_To do:_
(1) Decide whether each statement below agrees with the forum thread. For each, answer yes or no and quote the words of the thread that settle it.
(a) CoachZ's post reads "Bacon flavored porkchop."
(b) right_to_rage says the trees are nice to everyone.
(c) Marv Attaxx says trees make him a sandwich.
(2) Answer these questions from the forum thread, one line each:
(a) According to the first post, what is the only thing the writer would do?
(b) What date is shown on the posts by White Cluster?
(c) In White Cluster's two-line post, which word rhymes with "Rambo"?
(3) Extract, word for word, the part of the forum thread that begins with the words containing "They're so smooth" and ends with "vampiregenocide (Jun 7, 2010)".

_Excerpt provided:_
........

I wouldn't do anything else besides quoting dayjoborchestra videos:

Applejuice, apple juice in the clouds...

Go fuck a fruit basket.


----------



## White Cluster (Jun 7, 2010)

I Swallow the ancient parable. Eat the gods that vomit life through skylite rectums. Beseech the virgin sisters of Jesus to offer bloody twinkies upon the alter of desire,in effect to see. Un fuck but why?


----------



## auxioluck (Jun 7, 2010)

Buddha has a ghost penis in your cereal.


----------



## CoachZ (Jun 7, 2010)

Bacon flavored porkchop


----------



## auxioluck (Jun 7, 2010)

So I was punching this baby in the face, right....


----------



## White Cluster (Jun 7, 2010)

Ya'll think you can step to Rambo
That's just a buncha mambajahambo


----------



## asmegin_slayer (Jun 7, 2010)

Oh my penis town..


----------



## right_to_rage (Jun 7, 2010)

The trees are nice, but only to me.


----------



## Marv Attaxx (Jun 7, 2010)

^Nah man, I like trees too!
They're so smooth and jolly and they never complain to make me a sandwich. They never make me a sandwich though. Which kinda sucks.
...

Trees fucking suck


----------



## vampiregenocide (Jun 7, 2010)

I find the best thing about baby meat is it's tenderness. As such, soft creamy sauces tend to compliment the meat well. I like to go for a baby fillet with white wine and mushroom sauce, with some spinach on the side.

........

_Data records:_
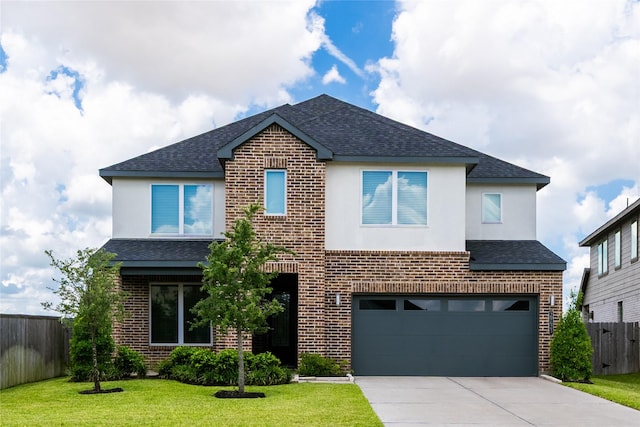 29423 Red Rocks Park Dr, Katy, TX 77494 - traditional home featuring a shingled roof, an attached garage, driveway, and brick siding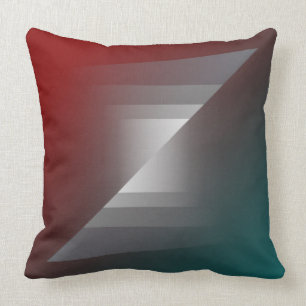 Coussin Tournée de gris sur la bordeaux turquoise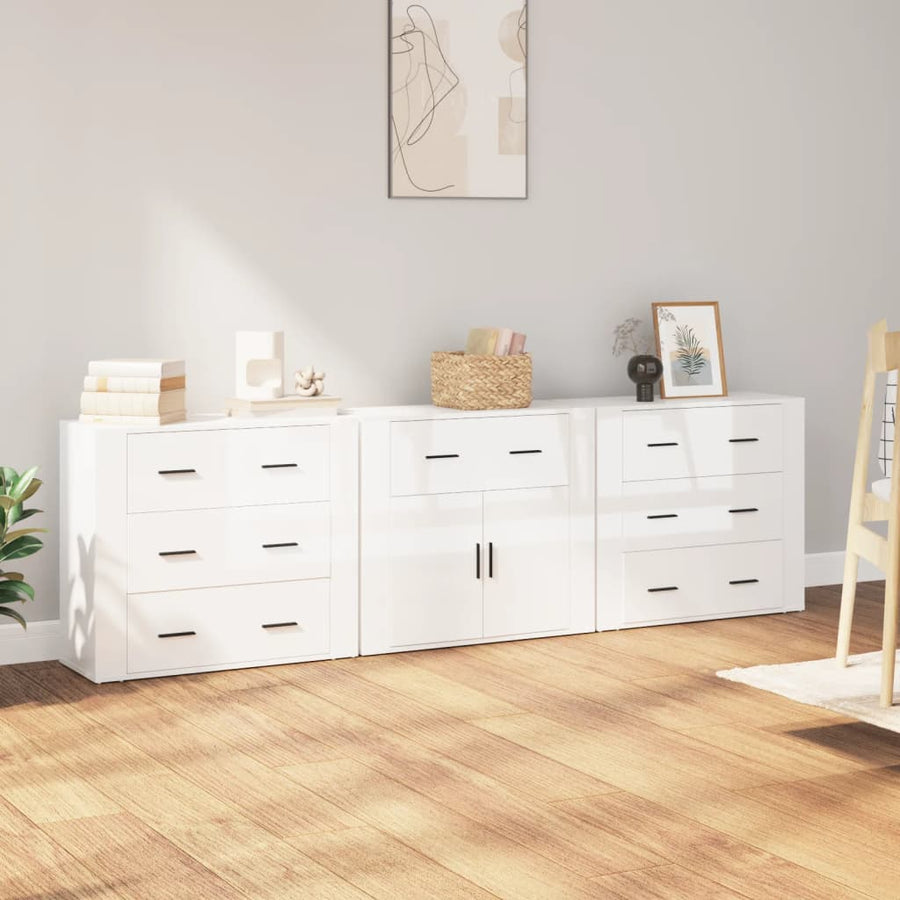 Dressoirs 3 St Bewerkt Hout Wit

........

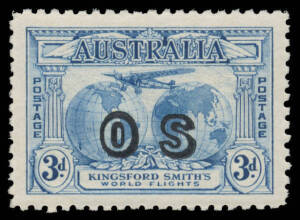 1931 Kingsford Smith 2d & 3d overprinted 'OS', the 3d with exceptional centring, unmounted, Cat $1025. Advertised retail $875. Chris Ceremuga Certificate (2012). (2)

........

_Responses to the tasks:_
(1)
(a) Yes: "Bacon flavored porkchop"
(b) No: "The trees are nice, but only to me."
(c) No: "They never make me a sandwich though."

(2)
(a) Quote dayjoborchestra videos.
(b) Jun 7, 2010.
(c) "mambajahambo"

(3)
They're so smooth and jolly and they never complain to make me a sandwich. They never make me a sandwich though. Which kinda sucks.
...

Trees fucking suck


----------



## vampiregenocide (Jun 7, 2010)